Reputation: 77
I have two types of tab separated input files, the first is a matrix which has names listed vertically in the first column, and numerical values in subsequent columns. The second type of input contains a single column with a subset of the same names listed in the first column of the first file type.
EX: input1
Gary 1 2 3
Yolanda 3 4 5
Biff 5 6 7
Hubert 8 9 10
EX: input2
Gary
Biff
While there are several different variations on input2, there is only a single input1. I have a perl script with an embedded awk command which is supposed to match names from input2 to input1 and print an output file which contains the names from input2 and the respective values from input1.
EX: outputfile
Gary 1 2 3
Biff 5 6 7
Here is my code:
#!/usr/bin/perl
use strict;
use warnings;
my $dir1 = '../FeatureSelection/Chunks/ArffPreprocessing';
my $dir2 = '../DataFiles';
opendir(DIR, $dir1) or die $!;
while (my $file = readdir(DIR)) {
# We only want files
next unless (-f "$dir1/$file");
# Use a regular expression to find files with .txt
next unless ($file =~ m/\.txt/);
my @partialName = (split /\./, $file);
#The $matchingFile is the file which contains attributes listed vertically, along side their respective data
my $matchingFile = "$dir2/input1\.txt ";
system("awk -F\"\t\" 'FILENAME==\"$dir1/$file\"{a[\$1]=\$1} FILENAME==\"$matchingFile\"{if(a[\$1]){print \$0}}' $dir1/$file $matchingFile > $dir1/$partialName[0]'\_matched.out' ");
}
closedir(DIR);
exit 0;
This is the line works on the command line, but it refuses to work in my perl script.

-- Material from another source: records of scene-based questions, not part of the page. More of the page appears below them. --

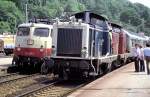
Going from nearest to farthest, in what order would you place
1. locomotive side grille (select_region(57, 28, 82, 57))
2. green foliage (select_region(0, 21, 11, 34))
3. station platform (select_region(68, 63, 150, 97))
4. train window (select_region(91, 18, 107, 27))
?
1. station platform (select_region(68, 63, 150, 97))
2. locomotive side grille (select_region(57, 28, 82, 57))
3. train window (select_region(91, 18, 107, 27))
4. green foliage (select_region(0, 21, 11, 34))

awk -F"\t" 'FILENAME=="input2.txt"{a[$1]=$1} FILENAME=="../../../DataFiles/input1.txt"{if(a[$1]){print $0}}' input2.txt ../../../DataFiles/input1.txt > input2_matched.out
By the way, the sheer number of input2 files makes hard coding the above awk line on the command propt a real pain in the butt, which is why I have utilized a perl script which can perform my desired function on every input2 file in the directory, AND keep the naming convention for the output files. I've written similar programs so I know the syntax of
system("awk ...blah blah... ");
can and does work properly.
I've been stuck on this problem for days now, so any help would be most appreciated!
Upvotes: 3
Views: 782
Reputation: 21955
While there are several different variations on input2, there is only a single input1. I have a perl script with an embedded awk command which is supposed to match names from input2 to input1 and print an output file which contains the names from input2 and the respective values from input1.
I would suggest find
+ a comparison function
to achieve your objective
matcher(){
awk 'NR==FNR{input1record[$1]=$0;next}
$1 in input1record{print input1record[$1]}' /path/to/input1 "$@" >> /path/to/result
}
export -f matcher
find /path/to/input2_files -type f -name "input2" \
-exec bash -c 'matcher "$@"' _ {} +
References
The {} +
with find builds the command line and execute the subshell command , our function in this case, once for all. See [ find ] manpage.
Note the I have used >>
to append the output of subsequent runs to the output file. If this is not desired use >
.
The pattern with -name
should be adjusted to match all the input2
filenames
Upvotes: 0